Одри покачала головой. Требовать понимания от ничтожества, презренной пыли у ног вечности было близко к смертельному приговору или оскорблению, если бы в ней была хоть капля достоинства, ради которой великому можно шевельнуть рукой. Ее вывинчивали, выкручивали из прозрачной раковины убежища, вытаскивали под иссушающее дуновение неведомого ей знания, в котором все было знакомо, банально, словно все тысячелетия скитаний она носила в себе этот текст, словно страдания были безжалостно выколоты на теле, и нежные касания обнаженной кожи взывали к жизни муку неведомого долга, главной цели, смысл которых ускользал, испарялся в настоящем, оставляя печаль и тоску.
— Нет ничего нового под солнцем, — эхом отозвался великий. — Красота и империи обращаются в прах под руками тех, кто верит в вечность, кто хочет остановить обман времени, стать великим, не понимая, что под Хрустальной Сферой невозможно обладать, владеть, овладевать.
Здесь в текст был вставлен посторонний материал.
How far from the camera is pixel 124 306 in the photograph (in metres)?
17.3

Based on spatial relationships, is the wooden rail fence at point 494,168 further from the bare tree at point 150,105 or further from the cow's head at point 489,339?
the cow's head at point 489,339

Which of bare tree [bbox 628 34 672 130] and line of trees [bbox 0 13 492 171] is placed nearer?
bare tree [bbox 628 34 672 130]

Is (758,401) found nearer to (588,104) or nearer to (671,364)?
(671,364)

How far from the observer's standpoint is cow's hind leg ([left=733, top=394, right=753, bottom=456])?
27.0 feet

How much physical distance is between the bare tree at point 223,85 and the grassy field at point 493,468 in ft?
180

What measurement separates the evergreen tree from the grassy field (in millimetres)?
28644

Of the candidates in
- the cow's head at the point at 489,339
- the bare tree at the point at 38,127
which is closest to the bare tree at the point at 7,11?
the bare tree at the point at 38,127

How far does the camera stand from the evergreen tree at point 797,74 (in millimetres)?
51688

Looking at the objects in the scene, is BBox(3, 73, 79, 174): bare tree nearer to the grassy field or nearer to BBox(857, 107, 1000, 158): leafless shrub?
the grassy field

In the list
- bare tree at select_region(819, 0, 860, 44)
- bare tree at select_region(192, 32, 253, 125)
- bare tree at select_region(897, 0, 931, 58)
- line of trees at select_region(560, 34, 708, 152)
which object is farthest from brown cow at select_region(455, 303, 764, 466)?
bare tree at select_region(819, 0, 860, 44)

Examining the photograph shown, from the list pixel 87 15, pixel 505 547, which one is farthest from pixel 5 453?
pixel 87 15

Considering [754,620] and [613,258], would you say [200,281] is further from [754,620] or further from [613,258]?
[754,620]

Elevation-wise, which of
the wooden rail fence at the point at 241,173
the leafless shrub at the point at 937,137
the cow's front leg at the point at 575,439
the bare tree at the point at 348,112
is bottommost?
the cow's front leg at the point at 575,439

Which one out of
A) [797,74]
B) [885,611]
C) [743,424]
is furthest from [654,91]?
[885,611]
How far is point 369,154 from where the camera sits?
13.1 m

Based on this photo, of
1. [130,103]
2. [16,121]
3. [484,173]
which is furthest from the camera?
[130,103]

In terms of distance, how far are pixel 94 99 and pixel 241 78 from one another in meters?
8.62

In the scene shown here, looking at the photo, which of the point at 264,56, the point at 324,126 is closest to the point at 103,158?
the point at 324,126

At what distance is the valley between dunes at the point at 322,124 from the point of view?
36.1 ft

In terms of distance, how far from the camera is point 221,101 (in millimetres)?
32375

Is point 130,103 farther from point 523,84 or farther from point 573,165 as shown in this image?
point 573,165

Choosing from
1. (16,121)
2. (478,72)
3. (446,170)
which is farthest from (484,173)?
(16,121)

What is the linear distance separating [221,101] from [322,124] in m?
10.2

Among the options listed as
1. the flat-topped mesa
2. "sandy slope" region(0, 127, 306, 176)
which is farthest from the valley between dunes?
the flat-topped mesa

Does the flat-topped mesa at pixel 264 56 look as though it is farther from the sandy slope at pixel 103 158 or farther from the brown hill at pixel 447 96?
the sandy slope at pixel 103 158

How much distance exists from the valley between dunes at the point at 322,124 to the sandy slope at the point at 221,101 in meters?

Даже презреннейшая из женщин просочиться сквозь пальцы старостью, увяданием, равнодушием и предательством. Не так ли, Одри?
Это было мгновение истины. Имя всколыхнуло забвение, черная занавес истлела и распалась, мир явил свою искусственность и придуманность, обрушиваясь неряшливыми комками иллюзорности, лишая воздуха и жизни, вырывая непереносимый стыд забытых обязательств, сталкивая в одной точке миллион угловатых и хрупких отражений, стискивая, спаивая в нечто неразборчивое, астигматичное, слепое и давно ушедшее. К ее судьбе был подобран тот единственный ключ, чей поворот вскрывает смысл, потрошит жизнь, превращает в глупую марионетку, лишенную воображения и самомнения, свободы воли и грез, феноменология которых и называется человечностью. Кто говорил о мистическом? Кто жаждал откровения? Кто оказался настолько жесток, чтобы даже пыль страдала от собственной бесцельности? Она была узором на ветхой ткани, запутанной вязью письмен давно сгинувших культур, жалким воплощением стремления к беспредельности звезд, прочь из под Крышки, в бездну пространства. Бесплодная участь жаждала раствориться в бесцельности мироздания, привнести в него смысл и направление.